Implementing best practices for PySpark ETL jobs and applications.
1.65k stars 701 forks source link

Prevent untested dependencies from being packaged #9

Closed oliverw1 closed 5 years ago

oliverw1 commented 5 years ago

Upon reviewing your best practices for Pyspark applications, I noticed that

  1. the unit tests wouldn’t run on Spark 2.3.1
  2. the zipfile gets generated from Pipfile instead of Pipfile.lock.

It is my understanding that using Pipfile.lock is the only way to get consistent builds. As I mentioned in one of the commit messages:

If Pipfile is altered manually after running the last series of tests, the generated requirements.txt is not in line with the latest run of the environment against which was tested. The module pipenv-to-requirements solves exactly that problem.

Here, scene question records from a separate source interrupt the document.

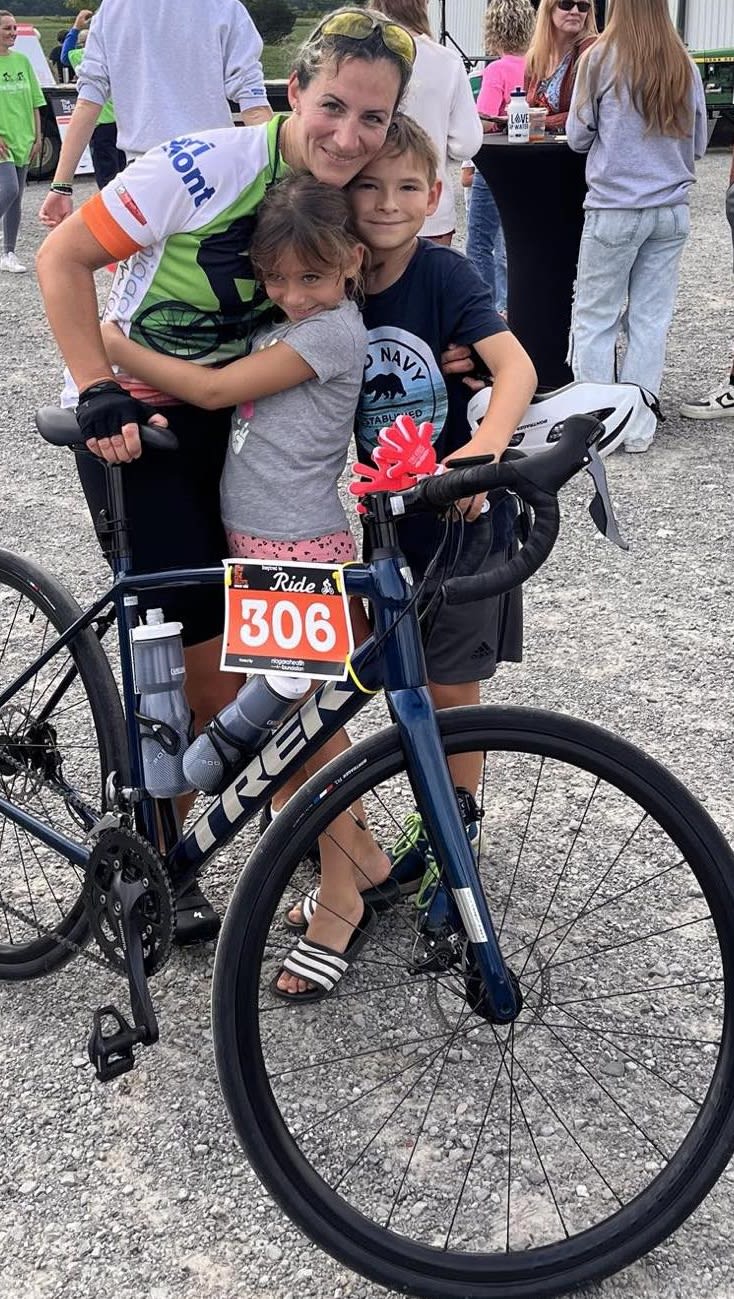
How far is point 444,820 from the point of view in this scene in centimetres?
194

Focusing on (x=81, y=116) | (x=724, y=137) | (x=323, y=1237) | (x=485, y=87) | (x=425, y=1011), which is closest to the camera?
(x=323, y=1237)

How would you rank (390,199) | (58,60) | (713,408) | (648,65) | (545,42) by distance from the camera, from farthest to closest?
1. (58,60)
2. (545,42)
3. (713,408)
4. (648,65)
5. (390,199)

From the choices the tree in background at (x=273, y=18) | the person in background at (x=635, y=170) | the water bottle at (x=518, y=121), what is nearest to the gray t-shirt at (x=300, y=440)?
the person in background at (x=635, y=170)

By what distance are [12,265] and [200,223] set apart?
28.7ft

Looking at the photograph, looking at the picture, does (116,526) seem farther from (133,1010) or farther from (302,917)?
(302,917)

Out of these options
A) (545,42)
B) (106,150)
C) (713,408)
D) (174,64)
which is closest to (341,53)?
(174,64)

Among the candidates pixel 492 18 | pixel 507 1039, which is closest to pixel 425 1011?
pixel 507 1039

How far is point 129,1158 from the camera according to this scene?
2.34 m

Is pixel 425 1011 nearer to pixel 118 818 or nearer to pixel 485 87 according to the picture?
pixel 118 818

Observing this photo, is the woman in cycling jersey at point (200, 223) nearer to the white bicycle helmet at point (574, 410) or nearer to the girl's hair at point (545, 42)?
the white bicycle helmet at point (574, 410)

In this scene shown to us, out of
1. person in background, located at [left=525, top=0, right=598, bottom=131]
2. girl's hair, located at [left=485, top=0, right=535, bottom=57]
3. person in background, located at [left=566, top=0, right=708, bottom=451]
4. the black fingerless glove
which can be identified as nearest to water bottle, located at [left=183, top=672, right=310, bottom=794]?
the black fingerless glove

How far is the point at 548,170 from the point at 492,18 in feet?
7.56

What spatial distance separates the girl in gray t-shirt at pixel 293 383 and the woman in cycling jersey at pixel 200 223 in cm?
5

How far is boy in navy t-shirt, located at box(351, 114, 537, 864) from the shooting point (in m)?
2.20
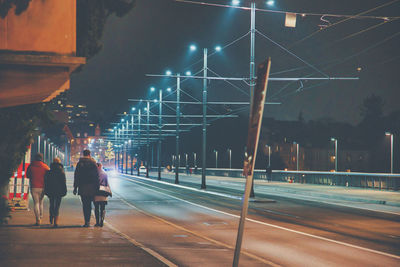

Note that I have no affiliation with pipenv-to-requirements. It does however seem to fill a hiatus in packaging applications such as Spark ETL jobs that were developed with Pipenv.

Other than that, I improved some spelling and used some more Pythonic constructs.

On an unrelated note, I really liked the read. I'm using a nearly identical approach to my spark jobs at my work, which is why it resonated with me and I wanted to contribute back to your “best practices”.

AlexIoannides commented 5 years ago

Thanks Oliver - this looks great. I'll take a proper look on the weekend.

AlexIoannides commented 5 years ago

Cherry-picked in #10 .